## start Excerpted data

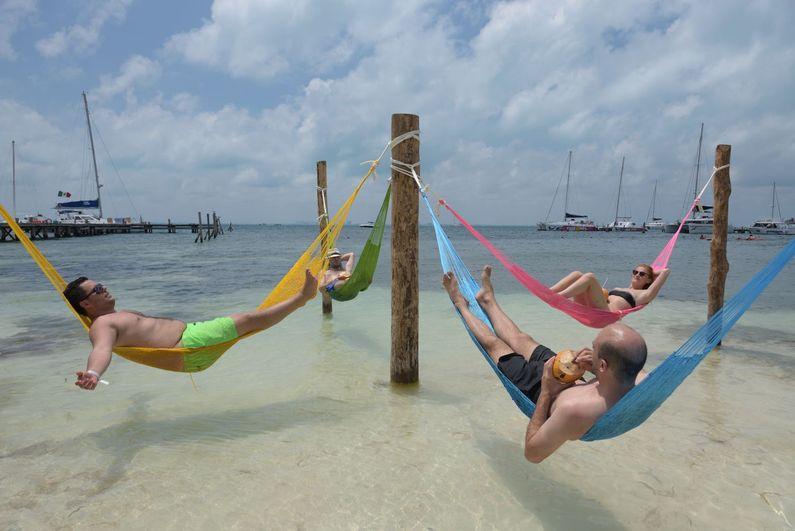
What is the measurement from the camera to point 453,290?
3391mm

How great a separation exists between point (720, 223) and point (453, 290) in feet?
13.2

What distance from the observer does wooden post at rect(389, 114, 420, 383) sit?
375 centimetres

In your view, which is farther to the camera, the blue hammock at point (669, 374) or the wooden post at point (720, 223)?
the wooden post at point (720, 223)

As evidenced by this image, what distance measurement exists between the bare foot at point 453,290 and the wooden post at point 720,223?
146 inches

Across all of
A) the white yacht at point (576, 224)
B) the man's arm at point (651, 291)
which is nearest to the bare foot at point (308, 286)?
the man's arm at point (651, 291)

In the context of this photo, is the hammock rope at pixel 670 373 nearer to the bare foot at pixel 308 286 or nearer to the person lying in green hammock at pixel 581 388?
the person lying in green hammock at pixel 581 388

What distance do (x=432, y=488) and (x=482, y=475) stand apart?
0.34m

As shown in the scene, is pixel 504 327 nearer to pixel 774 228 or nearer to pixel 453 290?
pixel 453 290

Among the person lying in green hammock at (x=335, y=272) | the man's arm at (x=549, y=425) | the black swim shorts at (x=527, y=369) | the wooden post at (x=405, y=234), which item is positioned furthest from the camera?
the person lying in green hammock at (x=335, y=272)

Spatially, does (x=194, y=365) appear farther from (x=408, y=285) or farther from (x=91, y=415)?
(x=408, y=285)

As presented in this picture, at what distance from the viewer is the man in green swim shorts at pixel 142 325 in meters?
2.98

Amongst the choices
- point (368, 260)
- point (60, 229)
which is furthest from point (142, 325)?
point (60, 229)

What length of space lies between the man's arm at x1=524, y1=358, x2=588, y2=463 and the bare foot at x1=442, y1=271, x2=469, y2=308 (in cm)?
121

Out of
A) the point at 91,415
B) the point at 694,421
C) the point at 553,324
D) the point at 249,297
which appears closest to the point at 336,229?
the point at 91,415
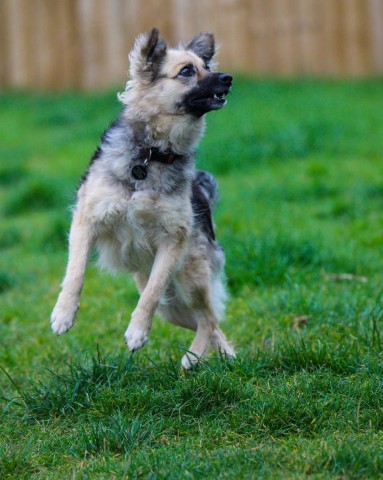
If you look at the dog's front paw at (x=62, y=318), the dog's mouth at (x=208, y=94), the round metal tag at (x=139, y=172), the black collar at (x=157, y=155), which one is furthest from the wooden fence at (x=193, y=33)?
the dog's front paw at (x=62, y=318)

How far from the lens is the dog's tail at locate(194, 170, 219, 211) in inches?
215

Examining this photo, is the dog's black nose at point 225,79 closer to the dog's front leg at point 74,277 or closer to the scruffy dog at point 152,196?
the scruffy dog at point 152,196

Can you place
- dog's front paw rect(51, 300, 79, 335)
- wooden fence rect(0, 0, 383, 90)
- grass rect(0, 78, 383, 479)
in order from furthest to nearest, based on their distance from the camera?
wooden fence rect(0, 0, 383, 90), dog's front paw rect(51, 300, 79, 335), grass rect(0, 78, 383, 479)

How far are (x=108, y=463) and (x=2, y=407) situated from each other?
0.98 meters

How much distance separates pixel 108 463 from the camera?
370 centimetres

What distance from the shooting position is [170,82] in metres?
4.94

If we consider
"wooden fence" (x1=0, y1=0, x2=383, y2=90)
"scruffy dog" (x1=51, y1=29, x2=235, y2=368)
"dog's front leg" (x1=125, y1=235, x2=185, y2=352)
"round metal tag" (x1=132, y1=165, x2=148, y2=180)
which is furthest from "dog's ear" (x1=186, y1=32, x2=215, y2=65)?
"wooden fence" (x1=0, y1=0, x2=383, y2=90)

## end Excerpted data

Arrange the rows from the very start through the line containing "375 centimetres" as a JSON list of strings, with one string per line. Leave out blank lines and the pictures.

[
  "What is the measurement from the camera to point 453,290?",
  "3391mm",
  "How great a separation exists between point (720, 223) and point (453, 290) in feet?",
  "13.2",
  "What distance from the observer does wooden post at rect(389, 114, 420, 383) sit?",
  "375 centimetres"
]